Its also possible to use this same function to monitor your user tasks stack. Say you create a task:

Code: Select all

DWORD myTaskStack[USER_TASK_STK_SIZE];

void myTask (void *pd) {
      // task code
}

Now, to monitor that stack, you would just call the same function I used before

Code: Select all

SetAddressWrittenTrap((DWORD)&myTaskStack+(USER_TASK_STK_SIZE*(sizeof(char))));

Now you are monitoring the end of your usertask stack for any access. When it occurs, a smarttrap will occur, and you can use the techniques discussed to figure it out.

One special note on using SetAddressWrittenTrap and SetAddressWriteRangeTrap, is that you can only monitor one address or range.
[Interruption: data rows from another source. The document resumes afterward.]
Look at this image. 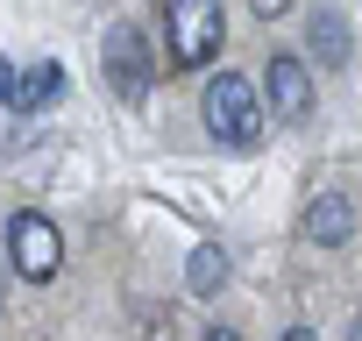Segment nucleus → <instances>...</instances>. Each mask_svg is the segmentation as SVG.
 Segmentation results:
<instances>
[{"label": "nucleus", "instance_id": "7ed1b4c3", "mask_svg": "<svg viewBox=\"0 0 362 341\" xmlns=\"http://www.w3.org/2000/svg\"><path fill=\"white\" fill-rule=\"evenodd\" d=\"M8 256H15V270H22L29 284H50V277H57V263H64V242H57V228L29 207V214H15V221H8Z\"/></svg>", "mask_w": 362, "mask_h": 341}, {"label": "nucleus", "instance_id": "1a4fd4ad", "mask_svg": "<svg viewBox=\"0 0 362 341\" xmlns=\"http://www.w3.org/2000/svg\"><path fill=\"white\" fill-rule=\"evenodd\" d=\"M57 86H64V71H57V64H36V71H22V79H15V114H36L43 100H57Z\"/></svg>", "mask_w": 362, "mask_h": 341}, {"label": "nucleus", "instance_id": "423d86ee", "mask_svg": "<svg viewBox=\"0 0 362 341\" xmlns=\"http://www.w3.org/2000/svg\"><path fill=\"white\" fill-rule=\"evenodd\" d=\"M348 235H355V200H348V192H320V200L305 207V242L341 249Z\"/></svg>", "mask_w": 362, "mask_h": 341}, {"label": "nucleus", "instance_id": "ddd939ff", "mask_svg": "<svg viewBox=\"0 0 362 341\" xmlns=\"http://www.w3.org/2000/svg\"><path fill=\"white\" fill-rule=\"evenodd\" d=\"M284 341H320V334L313 327H284Z\"/></svg>", "mask_w": 362, "mask_h": 341}, {"label": "nucleus", "instance_id": "39448f33", "mask_svg": "<svg viewBox=\"0 0 362 341\" xmlns=\"http://www.w3.org/2000/svg\"><path fill=\"white\" fill-rule=\"evenodd\" d=\"M100 64H107V79H114L121 100H142V93H149V43H142L135 22H114V29H107V57H100Z\"/></svg>", "mask_w": 362, "mask_h": 341}, {"label": "nucleus", "instance_id": "0eeeda50", "mask_svg": "<svg viewBox=\"0 0 362 341\" xmlns=\"http://www.w3.org/2000/svg\"><path fill=\"white\" fill-rule=\"evenodd\" d=\"M305 43H313V57H327V71H341L348 50H355V36H348V22H341L334 8H320V15L305 22Z\"/></svg>", "mask_w": 362, "mask_h": 341}, {"label": "nucleus", "instance_id": "f8f14e48", "mask_svg": "<svg viewBox=\"0 0 362 341\" xmlns=\"http://www.w3.org/2000/svg\"><path fill=\"white\" fill-rule=\"evenodd\" d=\"M199 341H242V334H235V327H206Z\"/></svg>", "mask_w": 362, "mask_h": 341}, {"label": "nucleus", "instance_id": "f257e3e1", "mask_svg": "<svg viewBox=\"0 0 362 341\" xmlns=\"http://www.w3.org/2000/svg\"><path fill=\"white\" fill-rule=\"evenodd\" d=\"M163 43H170V64H214L221 43H228V15H221V0H163Z\"/></svg>", "mask_w": 362, "mask_h": 341}, {"label": "nucleus", "instance_id": "9d476101", "mask_svg": "<svg viewBox=\"0 0 362 341\" xmlns=\"http://www.w3.org/2000/svg\"><path fill=\"white\" fill-rule=\"evenodd\" d=\"M0 107H15V64L0 57Z\"/></svg>", "mask_w": 362, "mask_h": 341}, {"label": "nucleus", "instance_id": "20e7f679", "mask_svg": "<svg viewBox=\"0 0 362 341\" xmlns=\"http://www.w3.org/2000/svg\"><path fill=\"white\" fill-rule=\"evenodd\" d=\"M263 114H277V121H291V128L313 114V71H305L298 50H277V57H270V71H263Z\"/></svg>", "mask_w": 362, "mask_h": 341}, {"label": "nucleus", "instance_id": "9b49d317", "mask_svg": "<svg viewBox=\"0 0 362 341\" xmlns=\"http://www.w3.org/2000/svg\"><path fill=\"white\" fill-rule=\"evenodd\" d=\"M249 8H256L263 22H277V15H291V0H249Z\"/></svg>", "mask_w": 362, "mask_h": 341}, {"label": "nucleus", "instance_id": "f03ea898", "mask_svg": "<svg viewBox=\"0 0 362 341\" xmlns=\"http://www.w3.org/2000/svg\"><path fill=\"white\" fill-rule=\"evenodd\" d=\"M199 114H206V135H214V142H235V149H249V142L263 135V93H256L242 71H214V79H206V100H199Z\"/></svg>", "mask_w": 362, "mask_h": 341}, {"label": "nucleus", "instance_id": "6e6552de", "mask_svg": "<svg viewBox=\"0 0 362 341\" xmlns=\"http://www.w3.org/2000/svg\"><path fill=\"white\" fill-rule=\"evenodd\" d=\"M185 284H192L199 299H214V291H228V249H214V242H199V249L185 256Z\"/></svg>", "mask_w": 362, "mask_h": 341}, {"label": "nucleus", "instance_id": "4468645a", "mask_svg": "<svg viewBox=\"0 0 362 341\" xmlns=\"http://www.w3.org/2000/svg\"><path fill=\"white\" fill-rule=\"evenodd\" d=\"M348 341H362V313H355V327H348Z\"/></svg>", "mask_w": 362, "mask_h": 341}]
</instances>
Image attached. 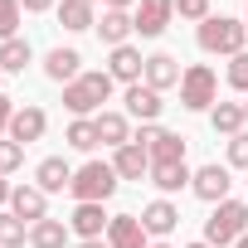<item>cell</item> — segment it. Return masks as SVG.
Wrapping results in <instances>:
<instances>
[{
	"label": "cell",
	"instance_id": "cell-1",
	"mask_svg": "<svg viewBox=\"0 0 248 248\" xmlns=\"http://www.w3.org/2000/svg\"><path fill=\"white\" fill-rule=\"evenodd\" d=\"M195 39H200V49L204 54H243V44H248V25L243 20H229V15H209L200 30H195Z\"/></svg>",
	"mask_w": 248,
	"mask_h": 248
},
{
	"label": "cell",
	"instance_id": "cell-2",
	"mask_svg": "<svg viewBox=\"0 0 248 248\" xmlns=\"http://www.w3.org/2000/svg\"><path fill=\"white\" fill-rule=\"evenodd\" d=\"M107 97H112V73H107V68H102V73H83V78H73V83L63 88V107H68L73 117L102 112Z\"/></svg>",
	"mask_w": 248,
	"mask_h": 248
},
{
	"label": "cell",
	"instance_id": "cell-3",
	"mask_svg": "<svg viewBox=\"0 0 248 248\" xmlns=\"http://www.w3.org/2000/svg\"><path fill=\"white\" fill-rule=\"evenodd\" d=\"M243 233H248V204H243V200H224V204H214V214L204 219V243H209V248L238 243Z\"/></svg>",
	"mask_w": 248,
	"mask_h": 248
},
{
	"label": "cell",
	"instance_id": "cell-4",
	"mask_svg": "<svg viewBox=\"0 0 248 248\" xmlns=\"http://www.w3.org/2000/svg\"><path fill=\"white\" fill-rule=\"evenodd\" d=\"M112 190H117V170L107 161H88L83 170H73V185H68V195L78 204H102Z\"/></svg>",
	"mask_w": 248,
	"mask_h": 248
},
{
	"label": "cell",
	"instance_id": "cell-5",
	"mask_svg": "<svg viewBox=\"0 0 248 248\" xmlns=\"http://www.w3.org/2000/svg\"><path fill=\"white\" fill-rule=\"evenodd\" d=\"M214 93H219L214 68H209V63H190V68H185V78H180V107L204 112V107H214Z\"/></svg>",
	"mask_w": 248,
	"mask_h": 248
},
{
	"label": "cell",
	"instance_id": "cell-6",
	"mask_svg": "<svg viewBox=\"0 0 248 248\" xmlns=\"http://www.w3.org/2000/svg\"><path fill=\"white\" fill-rule=\"evenodd\" d=\"M132 20H137V34H141V39H156V34H166L170 20H175V0H137Z\"/></svg>",
	"mask_w": 248,
	"mask_h": 248
},
{
	"label": "cell",
	"instance_id": "cell-7",
	"mask_svg": "<svg viewBox=\"0 0 248 248\" xmlns=\"http://www.w3.org/2000/svg\"><path fill=\"white\" fill-rule=\"evenodd\" d=\"M44 132H49V112H44V107H34V102L15 107V117H10V141L30 146V141H39Z\"/></svg>",
	"mask_w": 248,
	"mask_h": 248
},
{
	"label": "cell",
	"instance_id": "cell-8",
	"mask_svg": "<svg viewBox=\"0 0 248 248\" xmlns=\"http://www.w3.org/2000/svg\"><path fill=\"white\" fill-rule=\"evenodd\" d=\"M229 185H233V180H229V166H200L195 180H190V190H195L204 204H224V200H229Z\"/></svg>",
	"mask_w": 248,
	"mask_h": 248
},
{
	"label": "cell",
	"instance_id": "cell-9",
	"mask_svg": "<svg viewBox=\"0 0 248 248\" xmlns=\"http://www.w3.org/2000/svg\"><path fill=\"white\" fill-rule=\"evenodd\" d=\"M10 214L25 219V224H39V219H49V195L39 185H15L10 190Z\"/></svg>",
	"mask_w": 248,
	"mask_h": 248
},
{
	"label": "cell",
	"instance_id": "cell-10",
	"mask_svg": "<svg viewBox=\"0 0 248 248\" xmlns=\"http://www.w3.org/2000/svg\"><path fill=\"white\" fill-rule=\"evenodd\" d=\"M112 170H117V180H151V151H146V146H137V141L117 146Z\"/></svg>",
	"mask_w": 248,
	"mask_h": 248
},
{
	"label": "cell",
	"instance_id": "cell-11",
	"mask_svg": "<svg viewBox=\"0 0 248 248\" xmlns=\"http://www.w3.org/2000/svg\"><path fill=\"white\" fill-rule=\"evenodd\" d=\"M107 73H112V83H141V73H146V59H141V49H132V44H122V49H112V59H107Z\"/></svg>",
	"mask_w": 248,
	"mask_h": 248
},
{
	"label": "cell",
	"instance_id": "cell-12",
	"mask_svg": "<svg viewBox=\"0 0 248 248\" xmlns=\"http://www.w3.org/2000/svg\"><path fill=\"white\" fill-rule=\"evenodd\" d=\"M137 34V20H132V10H102V20H97V39L107 44V49H122Z\"/></svg>",
	"mask_w": 248,
	"mask_h": 248
},
{
	"label": "cell",
	"instance_id": "cell-13",
	"mask_svg": "<svg viewBox=\"0 0 248 248\" xmlns=\"http://www.w3.org/2000/svg\"><path fill=\"white\" fill-rule=\"evenodd\" d=\"M122 102H127V117H137L141 127H146V122H156V117H161V107H166V102H161V93H156V88H146V83H132Z\"/></svg>",
	"mask_w": 248,
	"mask_h": 248
},
{
	"label": "cell",
	"instance_id": "cell-14",
	"mask_svg": "<svg viewBox=\"0 0 248 248\" xmlns=\"http://www.w3.org/2000/svg\"><path fill=\"white\" fill-rule=\"evenodd\" d=\"M180 63H175V54H151L146 59V73H141V83L146 88H156V93H166V88H180Z\"/></svg>",
	"mask_w": 248,
	"mask_h": 248
},
{
	"label": "cell",
	"instance_id": "cell-15",
	"mask_svg": "<svg viewBox=\"0 0 248 248\" xmlns=\"http://www.w3.org/2000/svg\"><path fill=\"white\" fill-rule=\"evenodd\" d=\"M107 243H112V248H146L141 214H112V224H107Z\"/></svg>",
	"mask_w": 248,
	"mask_h": 248
},
{
	"label": "cell",
	"instance_id": "cell-16",
	"mask_svg": "<svg viewBox=\"0 0 248 248\" xmlns=\"http://www.w3.org/2000/svg\"><path fill=\"white\" fill-rule=\"evenodd\" d=\"M44 73L68 88L73 78H83V54H78V49H49V54H44Z\"/></svg>",
	"mask_w": 248,
	"mask_h": 248
},
{
	"label": "cell",
	"instance_id": "cell-17",
	"mask_svg": "<svg viewBox=\"0 0 248 248\" xmlns=\"http://www.w3.org/2000/svg\"><path fill=\"white\" fill-rule=\"evenodd\" d=\"M34 185H39L44 195H59V190H68V185H73V170H68V161H63V156H44V161L34 166Z\"/></svg>",
	"mask_w": 248,
	"mask_h": 248
},
{
	"label": "cell",
	"instance_id": "cell-18",
	"mask_svg": "<svg viewBox=\"0 0 248 248\" xmlns=\"http://www.w3.org/2000/svg\"><path fill=\"white\" fill-rule=\"evenodd\" d=\"M93 122H97V141H102V146L117 151V146L132 141V122H127V112H97Z\"/></svg>",
	"mask_w": 248,
	"mask_h": 248
},
{
	"label": "cell",
	"instance_id": "cell-19",
	"mask_svg": "<svg viewBox=\"0 0 248 248\" xmlns=\"http://www.w3.org/2000/svg\"><path fill=\"white\" fill-rule=\"evenodd\" d=\"M175 224H180V209H175L170 200H151V204L141 209V229H146V233H156V238H166Z\"/></svg>",
	"mask_w": 248,
	"mask_h": 248
},
{
	"label": "cell",
	"instance_id": "cell-20",
	"mask_svg": "<svg viewBox=\"0 0 248 248\" xmlns=\"http://www.w3.org/2000/svg\"><path fill=\"white\" fill-rule=\"evenodd\" d=\"M112 219L102 214V204H78L73 209V219H68V229L78 233V238H102V229H107Z\"/></svg>",
	"mask_w": 248,
	"mask_h": 248
},
{
	"label": "cell",
	"instance_id": "cell-21",
	"mask_svg": "<svg viewBox=\"0 0 248 248\" xmlns=\"http://www.w3.org/2000/svg\"><path fill=\"white\" fill-rule=\"evenodd\" d=\"M68 224L63 219H39V224H30V248H68Z\"/></svg>",
	"mask_w": 248,
	"mask_h": 248
},
{
	"label": "cell",
	"instance_id": "cell-22",
	"mask_svg": "<svg viewBox=\"0 0 248 248\" xmlns=\"http://www.w3.org/2000/svg\"><path fill=\"white\" fill-rule=\"evenodd\" d=\"M243 122H248V117H243V102H214V107H209V127H214L219 137H238Z\"/></svg>",
	"mask_w": 248,
	"mask_h": 248
},
{
	"label": "cell",
	"instance_id": "cell-23",
	"mask_svg": "<svg viewBox=\"0 0 248 248\" xmlns=\"http://www.w3.org/2000/svg\"><path fill=\"white\" fill-rule=\"evenodd\" d=\"M146 151H151V166H170V161H185V137L161 127V132H156V141H151Z\"/></svg>",
	"mask_w": 248,
	"mask_h": 248
},
{
	"label": "cell",
	"instance_id": "cell-24",
	"mask_svg": "<svg viewBox=\"0 0 248 248\" xmlns=\"http://www.w3.org/2000/svg\"><path fill=\"white\" fill-rule=\"evenodd\" d=\"M59 25L63 30H97L88 0H59Z\"/></svg>",
	"mask_w": 248,
	"mask_h": 248
},
{
	"label": "cell",
	"instance_id": "cell-25",
	"mask_svg": "<svg viewBox=\"0 0 248 248\" xmlns=\"http://www.w3.org/2000/svg\"><path fill=\"white\" fill-rule=\"evenodd\" d=\"M190 180H195V175H190V166H185V161L151 166V185H156V190H166V195H170V190H180V185H190Z\"/></svg>",
	"mask_w": 248,
	"mask_h": 248
},
{
	"label": "cell",
	"instance_id": "cell-26",
	"mask_svg": "<svg viewBox=\"0 0 248 248\" xmlns=\"http://www.w3.org/2000/svg\"><path fill=\"white\" fill-rule=\"evenodd\" d=\"M30 63V39H0V73H25Z\"/></svg>",
	"mask_w": 248,
	"mask_h": 248
},
{
	"label": "cell",
	"instance_id": "cell-27",
	"mask_svg": "<svg viewBox=\"0 0 248 248\" xmlns=\"http://www.w3.org/2000/svg\"><path fill=\"white\" fill-rule=\"evenodd\" d=\"M63 141H68V146H78V151H93V146H97V122H93V117H73Z\"/></svg>",
	"mask_w": 248,
	"mask_h": 248
},
{
	"label": "cell",
	"instance_id": "cell-28",
	"mask_svg": "<svg viewBox=\"0 0 248 248\" xmlns=\"http://www.w3.org/2000/svg\"><path fill=\"white\" fill-rule=\"evenodd\" d=\"M20 243H30V229H25V219H15V214H0V248H20Z\"/></svg>",
	"mask_w": 248,
	"mask_h": 248
},
{
	"label": "cell",
	"instance_id": "cell-29",
	"mask_svg": "<svg viewBox=\"0 0 248 248\" xmlns=\"http://www.w3.org/2000/svg\"><path fill=\"white\" fill-rule=\"evenodd\" d=\"M20 0H0V39H15V30H20Z\"/></svg>",
	"mask_w": 248,
	"mask_h": 248
},
{
	"label": "cell",
	"instance_id": "cell-30",
	"mask_svg": "<svg viewBox=\"0 0 248 248\" xmlns=\"http://www.w3.org/2000/svg\"><path fill=\"white\" fill-rule=\"evenodd\" d=\"M224 78H229V88H233V93H248V49L229 59V73H224Z\"/></svg>",
	"mask_w": 248,
	"mask_h": 248
},
{
	"label": "cell",
	"instance_id": "cell-31",
	"mask_svg": "<svg viewBox=\"0 0 248 248\" xmlns=\"http://www.w3.org/2000/svg\"><path fill=\"white\" fill-rule=\"evenodd\" d=\"M20 166H25V146L5 137V141H0V175H10V170H20Z\"/></svg>",
	"mask_w": 248,
	"mask_h": 248
},
{
	"label": "cell",
	"instance_id": "cell-32",
	"mask_svg": "<svg viewBox=\"0 0 248 248\" xmlns=\"http://www.w3.org/2000/svg\"><path fill=\"white\" fill-rule=\"evenodd\" d=\"M175 15H180V20H200V25H204V20H209V0H175Z\"/></svg>",
	"mask_w": 248,
	"mask_h": 248
},
{
	"label": "cell",
	"instance_id": "cell-33",
	"mask_svg": "<svg viewBox=\"0 0 248 248\" xmlns=\"http://www.w3.org/2000/svg\"><path fill=\"white\" fill-rule=\"evenodd\" d=\"M229 166H243V170H248V132L229 137Z\"/></svg>",
	"mask_w": 248,
	"mask_h": 248
},
{
	"label": "cell",
	"instance_id": "cell-34",
	"mask_svg": "<svg viewBox=\"0 0 248 248\" xmlns=\"http://www.w3.org/2000/svg\"><path fill=\"white\" fill-rule=\"evenodd\" d=\"M10 117H15V102H10L5 93H0V141L10 137Z\"/></svg>",
	"mask_w": 248,
	"mask_h": 248
},
{
	"label": "cell",
	"instance_id": "cell-35",
	"mask_svg": "<svg viewBox=\"0 0 248 248\" xmlns=\"http://www.w3.org/2000/svg\"><path fill=\"white\" fill-rule=\"evenodd\" d=\"M20 5H25L30 15H39V10H54V0H20Z\"/></svg>",
	"mask_w": 248,
	"mask_h": 248
},
{
	"label": "cell",
	"instance_id": "cell-36",
	"mask_svg": "<svg viewBox=\"0 0 248 248\" xmlns=\"http://www.w3.org/2000/svg\"><path fill=\"white\" fill-rule=\"evenodd\" d=\"M102 5H107V10H132L137 0H102Z\"/></svg>",
	"mask_w": 248,
	"mask_h": 248
},
{
	"label": "cell",
	"instance_id": "cell-37",
	"mask_svg": "<svg viewBox=\"0 0 248 248\" xmlns=\"http://www.w3.org/2000/svg\"><path fill=\"white\" fill-rule=\"evenodd\" d=\"M78 248H112V243H107V238H83Z\"/></svg>",
	"mask_w": 248,
	"mask_h": 248
},
{
	"label": "cell",
	"instance_id": "cell-38",
	"mask_svg": "<svg viewBox=\"0 0 248 248\" xmlns=\"http://www.w3.org/2000/svg\"><path fill=\"white\" fill-rule=\"evenodd\" d=\"M10 190L15 185H5V175H0V204H10Z\"/></svg>",
	"mask_w": 248,
	"mask_h": 248
},
{
	"label": "cell",
	"instance_id": "cell-39",
	"mask_svg": "<svg viewBox=\"0 0 248 248\" xmlns=\"http://www.w3.org/2000/svg\"><path fill=\"white\" fill-rule=\"evenodd\" d=\"M146 248H175V243H146Z\"/></svg>",
	"mask_w": 248,
	"mask_h": 248
},
{
	"label": "cell",
	"instance_id": "cell-40",
	"mask_svg": "<svg viewBox=\"0 0 248 248\" xmlns=\"http://www.w3.org/2000/svg\"><path fill=\"white\" fill-rule=\"evenodd\" d=\"M233 248H248V233H243V238H238V243H233Z\"/></svg>",
	"mask_w": 248,
	"mask_h": 248
},
{
	"label": "cell",
	"instance_id": "cell-41",
	"mask_svg": "<svg viewBox=\"0 0 248 248\" xmlns=\"http://www.w3.org/2000/svg\"><path fill=\"white\" fill-rule=\"evenodd\" d=\"M190 248H209V243H204V238H200V243H190Z\"/></svg>",
	"mask_w": 248,
	"mask_h": 248
},
{
	"label": "cell",
	"instance_id": "cell-42",
	"mask_svg": "<svg viewBox=\"0 0 248 248\" xmlns=\"http://www.w3.org/2000/svg\"><path fill=\"white\" fill-rule=\"evenodd\" d=\"M243 117H248V97H243Z\"/></svg>",
	"mask_w": 248,
	"mask_h": 248
},
{
	"label": "cell",
	"instance_id": "cell-43",
	"mask_svg": "<svg viewBox=\"0 0 248 248\" xmlns=\"http://www.w3.org/2000/svg\"><path fill=\"white\" fill-rule=\"evenodd\" d=\"M88 5H97V0H88Z\"/></svg>",
	"mask_w": 248,
	"mask_h": 248
}]
</instances>
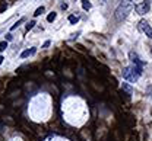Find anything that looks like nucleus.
Masks as SVG:
<instances>
[{
  "mask_svg": "<svg viewBox=\"0 0 152 141\" xmlns=\"http://www.w3.org/2000/svg\"><path fill=\"white\" fill-rule=\"evenodd\" d=\"M61 9L66 10V9H67V3H63V4H61Z\"/></svg>",
  "mask_w": 152,
  "mask_h": 141,
  "instance_id": "nucleus-17",
  "label": "nucleus"
},
{
  "mask_svg": "<svg viewBox=\"0 0 152 141\" xmlns=\"http://www.w3.org/2000/svg\"><path fill=\"white\" fill-rule=\"evenodd\" d=\"M121 87H123V89H124L127 93H132V92H133V89L130 87V86H129V84H127V83H123V84H121Z\"/></svg>",
  "mask_w": 152,
  "mask_h": 141,
  "instance_id": "nucleus-12",
  "label": "nucleus"
},
{
  "mask_svg": "<svg viewBox=\"0 0 152 141\" xmlns=\"http://www.w3.org/2000/svg\"><path fill=\"white\" fill-rule=\"evenodd\" d=\"M129 58H130V61L133 63V65H136V67H140V68H143V65L146 64L145 61H142L140 58H139V55H137L134 51H130V53H129Z\"/></svg>",
  "mask_w": 152,
  "mask_h": 141,
  "instance_id": "nucleus-5",
  "label": "nucleus"
},
{
  "mask_svg": "<svg viewBox=\"0 0 152 141\" xmlns=\"http://www.w3.org/2000/svg\"><path fill=\"white\" fill-rule=\"evenodd\" d=\"M80 3H82V7H83V10H91V7H92L91 1H88V0H82Z\"/></svg>",
  "mask_w": 152,
  "mask_h": 141,
  "instance_id": "nucleus-7",
  "label": "nucleus"
},
{
  "mask_svg": "<svg viewBox=\"0 0 152 141\" xmlns=\"http://www.w3.org/2000/svg\"><path fill=\"white\" fill-rule=\"evenodd\" d=\"M133 7H134L133 0H121L120 4L117 6L115 12H114V18H115V20H118V22L124 20L127 16H129V13L133 10Z\"/></svg>",
  "mask_w": 152,
  "mask_h": 141,
  "instance_id": "nucleus-1",
  "label": "nucleus"
},
{
  "mask_svg": "<svg viewBox=\"0 0 152 141\" xmlns=\"http://www.w3.org/2000/svg\"><path fill=\"white\" fill-rule=\"evenodd\" d=\"M25 20H26V18H20V19L18 20V22H15V25H12V26H10V31H15V29L18 28L19 25H22V23H23Z\"/></svg>",
  "mask_w": 152,
  "mask_h": 141,
  "instance_id": "nucleus-8",
  "label": "nucleus"
},
{
  "mask_svg": "<svg viewBox=\"0 0 152 141\" xmlns=\"http://www.w3.org/2000/svg\"><path fill=\"white\" fill-rule=\"evenodd\" d=\"M50 44H51V41H45V42L42 44V48H47V47H48Z\"/></svg>",
  "mask_w": 152,
  "mask_h": 141,
  "instance_id": "nucleus-15",
  "label": "nucleus"
},
{
  "mask_svg": "<svg viewBox=\"0 0 152 141\" xmlns=\"http://www.w3.org/2000/svg\"><path fill=\"white\" fill-rule=\"evenodd\" d=\"M3 60H4V58H3V57L0 55V65H1V63H3Z\"/></svg>",
  "mask_w": 152,
  "mask_h": 141,
  "instance_id": "nucleus-18",
  "label": "nucleus"
},
{
  "mask_svg": "<svg viewBox=\"0 0 152 141\" xmlns=\"http://www.w3.org/2000/svg\"><path fill=\"white\" fill-rule=\"evenodd\" d=\"M7 48V41H1L0 42V51H4Z\"/></svg>",
  "mask_w": 152,
  "mask_h": 141,
  "instance_id": "nucleus-14",
  "label": "nucleus"
},
{
  "mask_svg": "<svg viewBox=\"0 0 152 141\" xmlns=\"http://www.w3.org/2000/svg\"><path fill=\"white\" fill-rule=\"evenodd\" d=\"M137 28H139V31H140L142 34H145L148 38H151L152 40V28H151V25H149L148 20L140 19L139 20V23H137Z\"/></svg>",
  "mask_w": 152,
  "mask_h": 141,
  "instance_id": "nucleus-4",
  "label": "nucleus"
},
{
  "mask_svg": "<svg viewBox=\"0 0 152 141\" xmlns=\"http://www.w3.org/2000/svg\"><path fill=\"white\" fill-rule=\"evenodd\" d=\"M34 26H35V20H31V22H28V25H26V31H31Z\"/></svg>",
  "mask_w": 152,
  "mask_h": 141,
  "instance_id": "nucleus-13",
  "label": "nucleus"
},
{
  "mask_svg": "<svg viewBox=\"0 0 152 141\" xmlns=\"http://www.w3.org/2000/svg\"><path fill=\"white\" fill-rule=\"evenodd\" d=\"M134 10H136V13L140 15V16L149 13V10H151V0H143L142 3L136 4V6H134Z\"/></svg>",
  "mask_w": 152,
  "mask_h": 141,
  "instance_id": "nucleus-3",
  "label": "nucleus"
},
{
  "mask_svg": "<svg viewBox=\"0 0 152 141\" xmlns=\"http://www.w3.org/2000/svg\"><path fill=\"white\" fill-rule=\"evenodd\" d=\"M77 20H79V16H75V15L69 16V22H70L72 25H75V23H77Z\"/></svg>",
  "mask_w": 152,
  "mask_h": 141,
  "instance_id": "nucleus-11",
  "label": "nucleus"
},
{
  "mask_svg": "<svg viewBox=\"0 0 152 141\" xmlns=\"http://www.w3.org/2000/svg\"><path fill=\"white\" fill-rule=\"evenodd\" d=\"M151 54H152V50H151Z\"/></svg>",
  "mask_w": 152,
  "mask_h": 141,
  "instance_id": "nucleus-19",
  "label": "nucleus"
},
{
  "mask_svg": "<svg viewBox=\"0 0 152 141\" xmlns=\"http://www.w3.org/2000/svg\"><path fill=\"white\" fill-rule=\"evenodd\" d=\"M35 53H37V48L32 47L31 50H25V51H22V53H20V58H26V57H29V55H34Z\"/></svg>",
  "mask_w": 152,
  "mask_h": 141,
  "instance_id": "nucleus-6",
  "label": "nucleus"
},
{
  "mask_svg": "<svg viewBox=\"0 0 152 141\" xmlns=\"http://www.w3.org/2000/svg\"><path fill=\"white\" fill-rule=\"evenodd\" d=\"M56 18H57V13H56V12H51V13L47 16V22H54V20H56Z\"/></svg>",
  "mask_w": 152,
  "mask_h": 141,
  "instance_id": "nucleus-9",
  "label": "nucleus"
},
{
  "mask_svg": "<svg viewBox=\"0 0 152 141\" xmlns=\"http://www.w3.org/2000/svg\"><path fill=\"white\" fill-rule=\"evenodd\" d=\"M142 73H143V68L136 67V65L124 67V68H123V71H121L123 79H124V80H127V81H130V83H136V81L139 80V77L142 76Z\"/></svg>",
  "mask_w": 152,
  "mask_h": 141,
  "instance_id": "nucleus-2",
  "label": "nucleus"
},
{
  "mask_svg": "<svg viewBox=\"0 0 152 141\" xmlns=\"http://www.w3.org/2000/svg\"><path fill=\"white\" fill-rule=\"evenodd\" d=\"M44 10H45V7H44V6H39L37 10L34 12V16H39L41 13H44Z\"/></svg>",
  "mask_w": 152,
  "mask_h": 141,
  "instance_id": "nucleus-10",
  "label": "nucleus"
},
{
  "mask_svg": "<svg viewBox=\"0 0 152 141\" xmlns=\"http://www.w3.org/2000/svg\"><path fill=\"white\" fill-rule=\"evenodd\" d=\"M12 40H13L12 34H7V35H6V40H4V41H12Z\"/></svg>",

If you call the function again, the first address or range is overwritten. Lets say you are monitoring a single int foo. If you want to temporarily disable the trap for instance, when you are intentionally modifying int, you could call SetAddressWriteRangeTrap(0), modify the value, and then re-enable the trap with a successive call.

Finally, these functions are also useful if you have a variable that is getting overwritten and you want to know why. Just monitor that variable address!

Using m68k-elf-addr2line to figure out line numbers from hex address'
Okay, so you know "Faulted PC =020001EC". Great, what does that mean. Well, it's easy to convert that to a line number. Open up the command line and go to your project release directory. Call

Code: Select all

c:\nburn\workspace\example\release> m68k-elf-addr2line -f -e projectelffile.elf 0x020001EC
UserMain
C:\nburn\workspace\RangeTrapExample\Release/..\main.cpp:73

Of course, change projectelffile.elf to your project's own elf file. By default, it will be the projectname.elf.
the -f will give you a function name. This is the function that the current line is in.
The output above shows I was in UserMain when the trap occurred. Even better, it shows that I was on main.cpp line 73. That sure is easy!

But wait! sometimes you will see this output

Code: Select all

BFD: Dwarf Error: found dwarf version '0', this reader only handles version 2 information.
UserMain
??:0

This means either that the program counter is in a prebuilt library that is not supported by addr2line, or you didnt use the elf file of the application running on the module. In the case of the prebuilt library problem, this is usually gcc libraries. But, since you used -f, atleast you got the function name. In this case, you know that the problem is in UserMain. If that function is large, you may have some debugging in front of you.